--- START Exercise materials ---

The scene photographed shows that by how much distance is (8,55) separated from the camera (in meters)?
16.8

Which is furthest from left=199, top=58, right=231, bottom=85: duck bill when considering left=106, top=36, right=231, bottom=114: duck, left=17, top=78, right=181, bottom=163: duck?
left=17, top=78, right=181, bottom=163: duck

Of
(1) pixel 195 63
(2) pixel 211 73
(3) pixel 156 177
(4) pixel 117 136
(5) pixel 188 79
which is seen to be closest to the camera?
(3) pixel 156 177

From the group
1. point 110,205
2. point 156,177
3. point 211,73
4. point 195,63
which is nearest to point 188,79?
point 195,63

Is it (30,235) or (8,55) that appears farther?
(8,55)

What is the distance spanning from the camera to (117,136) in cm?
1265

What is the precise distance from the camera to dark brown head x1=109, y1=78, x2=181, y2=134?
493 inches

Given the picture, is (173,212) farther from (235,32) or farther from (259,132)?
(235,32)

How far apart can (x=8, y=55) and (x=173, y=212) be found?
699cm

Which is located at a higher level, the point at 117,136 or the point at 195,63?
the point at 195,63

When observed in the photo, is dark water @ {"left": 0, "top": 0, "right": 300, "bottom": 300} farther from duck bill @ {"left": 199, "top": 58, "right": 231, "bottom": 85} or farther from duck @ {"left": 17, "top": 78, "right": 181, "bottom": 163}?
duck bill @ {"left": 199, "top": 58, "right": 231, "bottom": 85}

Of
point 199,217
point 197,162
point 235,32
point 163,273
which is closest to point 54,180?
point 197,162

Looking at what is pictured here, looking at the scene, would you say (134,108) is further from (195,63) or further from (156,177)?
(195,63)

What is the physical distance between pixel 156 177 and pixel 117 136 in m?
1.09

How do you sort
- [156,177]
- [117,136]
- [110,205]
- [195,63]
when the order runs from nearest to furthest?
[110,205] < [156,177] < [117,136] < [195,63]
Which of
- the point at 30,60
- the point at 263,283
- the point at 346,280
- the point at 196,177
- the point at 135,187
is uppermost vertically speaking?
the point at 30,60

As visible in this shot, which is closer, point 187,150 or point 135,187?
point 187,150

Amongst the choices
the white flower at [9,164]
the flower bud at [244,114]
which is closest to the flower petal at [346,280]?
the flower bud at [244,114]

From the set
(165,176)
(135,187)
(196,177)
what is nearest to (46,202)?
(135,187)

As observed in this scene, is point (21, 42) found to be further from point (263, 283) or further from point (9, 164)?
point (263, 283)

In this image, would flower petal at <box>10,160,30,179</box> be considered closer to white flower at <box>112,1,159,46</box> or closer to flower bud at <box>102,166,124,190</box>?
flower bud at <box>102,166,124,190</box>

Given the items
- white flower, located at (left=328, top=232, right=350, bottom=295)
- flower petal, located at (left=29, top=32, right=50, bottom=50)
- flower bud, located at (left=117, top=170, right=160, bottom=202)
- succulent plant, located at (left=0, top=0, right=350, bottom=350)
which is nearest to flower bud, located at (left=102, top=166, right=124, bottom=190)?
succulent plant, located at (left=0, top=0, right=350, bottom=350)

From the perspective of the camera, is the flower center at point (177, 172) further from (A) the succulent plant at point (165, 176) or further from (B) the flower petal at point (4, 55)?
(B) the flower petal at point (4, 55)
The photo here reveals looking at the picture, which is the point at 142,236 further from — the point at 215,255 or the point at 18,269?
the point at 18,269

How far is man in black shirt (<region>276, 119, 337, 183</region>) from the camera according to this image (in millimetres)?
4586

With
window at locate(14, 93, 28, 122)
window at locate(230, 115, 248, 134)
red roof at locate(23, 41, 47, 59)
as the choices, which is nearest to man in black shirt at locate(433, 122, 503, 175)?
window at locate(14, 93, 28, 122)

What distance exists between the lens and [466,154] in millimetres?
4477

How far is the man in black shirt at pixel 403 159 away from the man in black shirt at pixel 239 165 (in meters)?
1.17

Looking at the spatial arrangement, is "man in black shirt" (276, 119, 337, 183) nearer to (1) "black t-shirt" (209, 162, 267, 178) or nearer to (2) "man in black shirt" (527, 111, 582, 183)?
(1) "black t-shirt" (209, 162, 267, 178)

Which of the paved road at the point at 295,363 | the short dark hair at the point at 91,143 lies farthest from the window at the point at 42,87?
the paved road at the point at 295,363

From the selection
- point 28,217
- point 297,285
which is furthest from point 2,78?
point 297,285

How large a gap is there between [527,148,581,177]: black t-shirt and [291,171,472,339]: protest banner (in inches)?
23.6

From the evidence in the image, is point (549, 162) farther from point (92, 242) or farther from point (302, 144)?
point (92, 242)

--- END Exercise materials ---

## Work to do
Please write out again the rows between the lines holding "Looking at what" and "[110,205] < [156,177] < [117,136] < [195,63]", inclusive, keeping the requests unchanged. Offset every number in the answers by 147, both the point coordinates and the distance.

## Response to this task
Looking at what is pictured here, looking at the scene, would you say (134,108) is further from (195,63) or further from (156,177)?
(342,210)

What is the physical distance between pixel 156 177 and pixel 117 136 in m?
148.09

How do you sort
- [156,177]
- [117,136]
- [110,205]
- [195,63]
when the order runs from nearest to furthest?
[257,352] < [303,324] < [264,283] < [342,210]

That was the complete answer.